Мои современницы - стр. 61
– Полно, Зика, как вам не совестно так говорить!
– Вы думаете, я боюсь смерти? О, нет, я смерть люблю. Я никогда не могла понять, почему люди представляют ее в виде скелета с косой. Я смерть, напротив, представляю себе в виде прекрасной доброй женщины, которая возьмет меня, прижмет к сердцу и успокоит. В долгие бессонные ночи я часто плачу и зову ее: «смерть, голубушка смерть, возьми, успокой меня». И я представляю себе, как я славно вытянусь в гробу и меня спрячут в землю, и я буду лежать и отдыхать. Никто не будет меня тревожить, никто не будет больше мучить, а если и начнут, то я их не услышу!
Так прожили мы с Зикой три недели. Она были весела и счастлива, и только ежедневные письма матери раздражали ее. Задолго до прихода почтальона она начинала волноваться, а получив письмо, тотчас уходила читать его в свою комнату. Она никогда не показывала мне этих писем, и я не спрашивала, только замечала, что у нее часто были заплаканы глаза после их чтения. Наконец, Зика призналась мне, что мать умоляет ее вернуться домой, обещая вместо заграницы взять дачу в окрестностях Петербурга и купить ей много цветов.
– Maman думает, что главное – цветы, – горько усмехаясь, говорила она, – a разве в одних цветах дело? О, ничего-то, ничего она не понимает!

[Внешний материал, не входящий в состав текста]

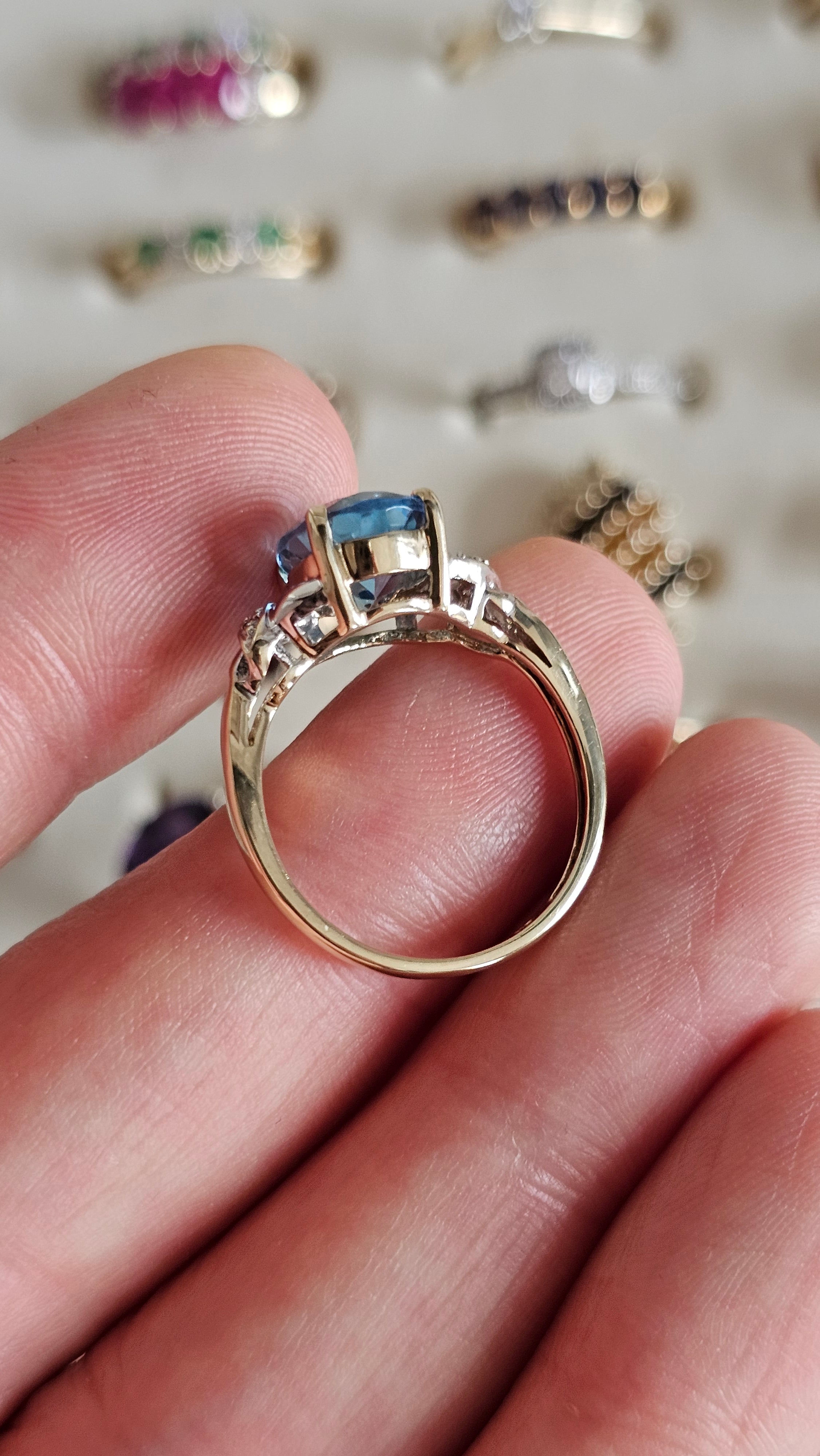 9ct Yellow Gold Oval Swiss Blue Topaz & Diamond Crossover Ring – Size N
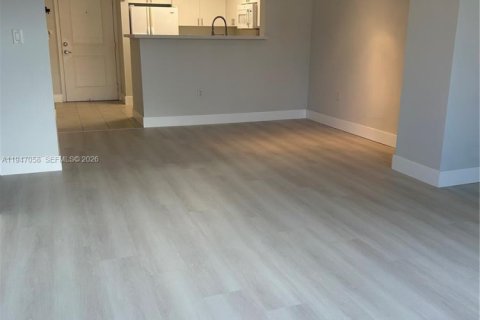 Condo in Coral Gables, Florida, 2 bedrooms  № 2003242 - photo 9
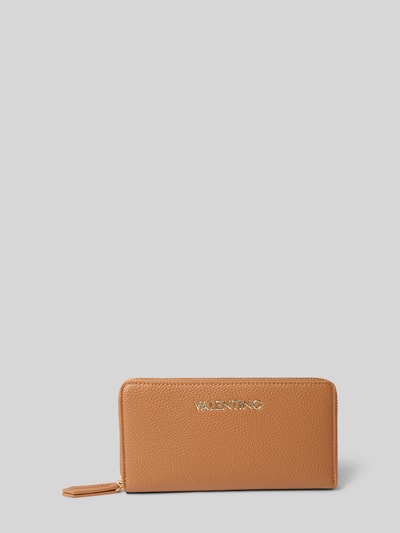 Produktfoto, Portemonnaie in Leder-Optik Modell 'Brixton' von VALENTINO BAGS in Camelbraun mit goldfarbener Logo-Applikation, Reißverschluss, Damen-Accessoire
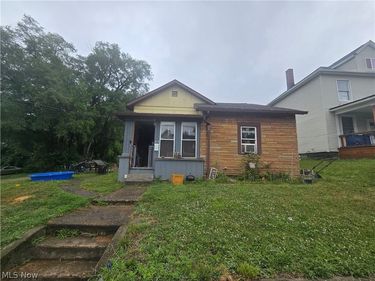 24 Maple Avenue SE, Massillon, OH 44646
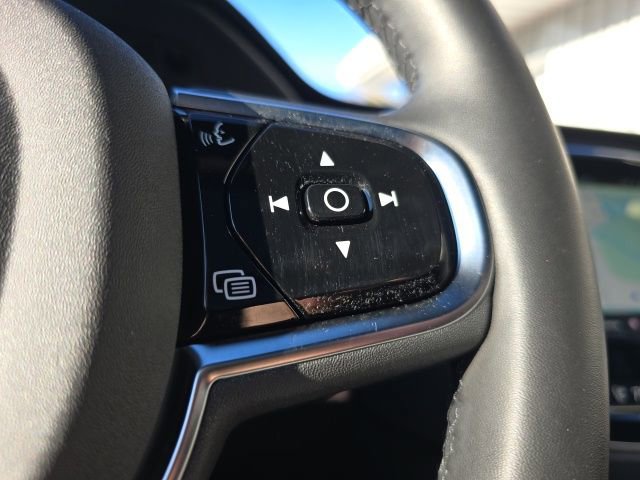 Certified 2025 Volvo XC90 B6 Ultra w/ Lounge Package image 33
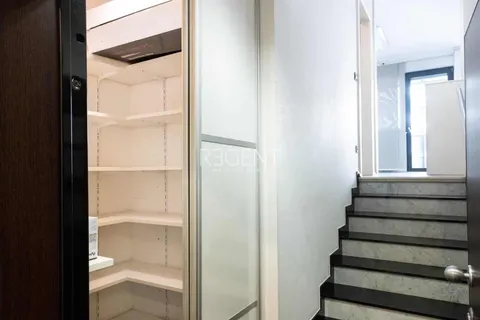 Zagreb, Špansko, Nova Galerija - Moderan trosobni stan novogradnja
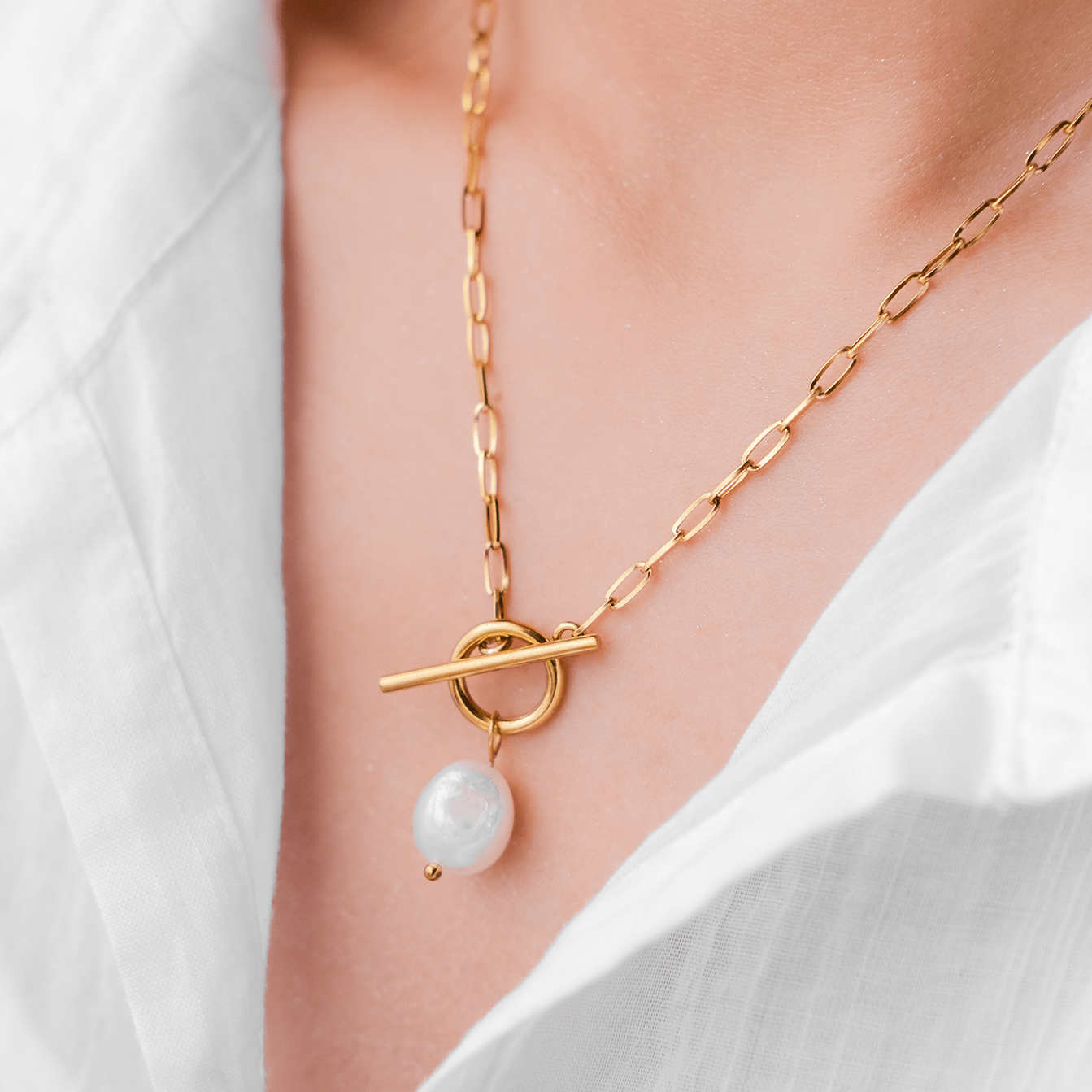 Aphrodite Pearl Necklace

Корецкая писала и мне. Она умоляла возвратить ей ее единственное дитя, говорила, что не может без нее жить; затем принялась язвить меня и кончила грязнейшими намеками. Я возмутилась и отвечала резким письмом. Через два дня я поняла свою ошибку. Корецкая написала дочери пламенное послание, говорила, что я смертельно оскорбила ее, что я враг ей на всю жизнь и спрашивала Зику, неужели она находит возможным продолжать жить под кровлей смертельного врага ее матери?
– Я не знаю, что вы написали maman, милая Любовь Федоровна, но я не верю, чтобы вы хотели ее оскорбить, – плача говорила мне бедная девочка, – всё это болезненная фантазия maman. Я ей пишу, как вы добры, как мило ко мне относитесь, и как мне полезно у вас жить.
Но было уже поздно. Письма и телеграммы сыпались на нас из Петербурга. Корецкая грозила полицией, судом, сенатом, министрами, чуть ли не вмешательством иностранных держав. Меня ее угрозы мало пугали, но на Зику действовали удручающе.
– Вы не знаете maman, – говорила она мне, – она такая смелая и энергичная, она ни перед каким скандалом не остановится. А потом ко всем знакомым поедет и сумеет привлечь их на свою сторону. Вас же, мою милую, люди и осудят. Нет, уж лучше ей уступить. Верно, ее здоровье ухудшилось, и, чтобы его восстановить, ей необходимо сделать мне несколько сцен. Что ж, я поеду, перенесу их как-нибудь, а потом, когда maman сделается добрее, я попрошу ее опять меня к вам отпустить.